Modelo de civilização passou a ser, para os europeus, não a própria Europa, sim os States. Como exemplo tomaram não o muito de bom e mesmo admirável que por lá se via para do resto fazerem imitação ou cópia servil. E assim passámos a ser todos americanos.
Sem dúvida, consumimos filmes hollywoodescos nos cinemas e nos canais de televisão, temos em casa a CNN, a Fox e etc., lemos os best-sellers dos autores ianques que o marketing nos impinge e andamos mesmo com os ouvidos cheios das cantigas das suas rádios. É já muito, é demais, mas não é tudo. Consumimos a informação que sai diariamente das tubas de propaganda imperial servida pela diligente imprensa nacional em quase quase perfeita sintonia, e tão americanos nos sentimos que já engordamos à bruta, desde crianças, com as famigeradas comidinhas rápidas.

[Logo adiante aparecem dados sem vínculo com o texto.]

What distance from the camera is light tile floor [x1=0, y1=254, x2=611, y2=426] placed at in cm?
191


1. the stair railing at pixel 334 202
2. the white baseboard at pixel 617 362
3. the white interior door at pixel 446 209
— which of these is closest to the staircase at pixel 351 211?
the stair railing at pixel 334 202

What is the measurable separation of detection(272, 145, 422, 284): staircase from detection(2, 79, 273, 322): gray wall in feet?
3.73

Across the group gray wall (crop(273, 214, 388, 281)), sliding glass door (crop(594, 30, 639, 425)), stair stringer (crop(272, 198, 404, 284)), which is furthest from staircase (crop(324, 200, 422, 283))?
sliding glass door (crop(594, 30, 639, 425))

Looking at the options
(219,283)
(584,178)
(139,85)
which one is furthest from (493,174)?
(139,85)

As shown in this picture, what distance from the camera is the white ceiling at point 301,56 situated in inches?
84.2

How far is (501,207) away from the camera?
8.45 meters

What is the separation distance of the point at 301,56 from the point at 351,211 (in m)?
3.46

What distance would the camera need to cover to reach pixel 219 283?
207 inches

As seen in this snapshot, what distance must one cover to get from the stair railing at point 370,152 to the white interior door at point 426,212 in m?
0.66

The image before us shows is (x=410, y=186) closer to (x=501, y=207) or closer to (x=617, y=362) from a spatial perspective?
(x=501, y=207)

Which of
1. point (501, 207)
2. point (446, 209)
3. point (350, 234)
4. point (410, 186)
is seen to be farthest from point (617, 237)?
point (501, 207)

As modas americanas são as nossas modas, é a moda global da Grande Metrópole. Até o falar americano, introduzido pelos meios audiovisuais, invade e se implanta na nossa língua materna (falada e escrita). É chique, por exemplo, articular o moderníssimo latinório media como «mídia» e rechear o discurso com bastantes locuções bárbaras.
Os europeus, sobretudo os portugueses, parece que tomam também como seus inimigos os países que Washington declara inimigos. Alinham confortavelmente ao lado da potência maior com a imensa coragem de quem isola a parte mais fraca. A destrinça fica feita: amigos e democráticos, respeitadores dos direitos humanos e das leis internacionais, são os Estados bem recebidos pela Casa Branca, os outros são «párias» ou vão a caminho de ostracização.
Que nos falta, portanto, para sermos americanos?
Eis um brinde extraordinário do «11 de setembro»! Mas quem sabe, preto no branco, o que aconteceu naquele dia em que o «terrorismo» nasceu? Ao fim de nove anos, os enigmas não se dissiparam, adensaram-se. Persistem muitas perplexidades no termo de investigações e estudos: o que aconteceu realmente com o choque dos aviões nas torres gémeas, a explosão no Pentágono, o outro avião desviado e caído algures...
Não estamos em tempo de milagres, mas acontecem autênticas maravilhas! Daqui a uns trinta, quarenta ou cinquenta anos, quando o caso estiver frio, talvez as histórias desta história mal contada venham a lume. Admiraremos então o nulo papel que Osama ben Laden terá tido nessa história?